Asymmetry assessment: The upside/downside ratio at current prices is approximately 2.2:1 to 2.5:1 in the base case (upside $12–13 vs. downside $6–9). This barely clears the 2:1 hurdle for an attractive investment — and that is before accounting for the probability-weighted risk. The fact that a 20% probability scenario involves near-total loss of capital is a meaningful consideration that most 2:1 risk/reward situations do not carry. This is a binary risk situation, not a normal operating risk situation. Position sizing must reflect that.

13 —

Final Verdict

Investment Verdict
Buy on Weakness

Sportradar is a genuinely exceptional business at a genuinely compelling valuation — an 8.5x forward EV/EBITDA for a duopoly leader growing at 20–25% with 108% NRR, a founder-CEO buying $10M of stock in the open market, and a $1B buyback authorization that could retire 25% of the float. In any normal environment, this would be an obvious Buy. The problem is that this is not a normal environment.

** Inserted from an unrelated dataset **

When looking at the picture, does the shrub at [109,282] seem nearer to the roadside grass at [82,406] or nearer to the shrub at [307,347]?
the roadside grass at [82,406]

The Muddy Waters and Callisto reports represent a credible, specific, and documented allegation that a material portion of Sportradar's revenue derives from knowingly serving illegal gambling operators. Three US gambling regulators have opened formal reviews. Multiple class action securities investigations are underway. The CEO's vigorous denial, while credible, cannot be verified from outside the company. Until regulators provide a conclusion, this stock carries a ~15–20% probability of catastrophic downside ($4–8/share) that rational risk management cannot ignore at normal position sizes.

The correct posture: a small initial position (1–2% of portfolio) now, to participate if the regulatory outcome is positive and capture the substantial short-covering rally. Define a larger position (4–6% of portfolio) that you add only when one of the following occurs: regulators close their review without material sanction; the company publishes a credible third-party compliance audit; or the stock falls further toward $10–11 (52-week low territory) where the asymmetry improves sufficiently to compensate for the binary risk.

Do not let the quality of the business lead you to underweight the severity of the risk. Muddy Waters has an imperfect but meaningful track record. The specific allegations — undercover sting evidence, named illegal clients including Russian sportsbooks and operators linked to Cambodian human trafficking — are not vague. They deserve to be taken seriously even if management's denial is also taken seriously.

Entry trigger: Full conviction buy at $10–12 if regulatory reviews remain pending without escalation. Reduce or exit if a major US regulator issues formal sanctions or if the NBA / MLB reassess data partnerships. Add aggressively if regulators provide a favorable resolution.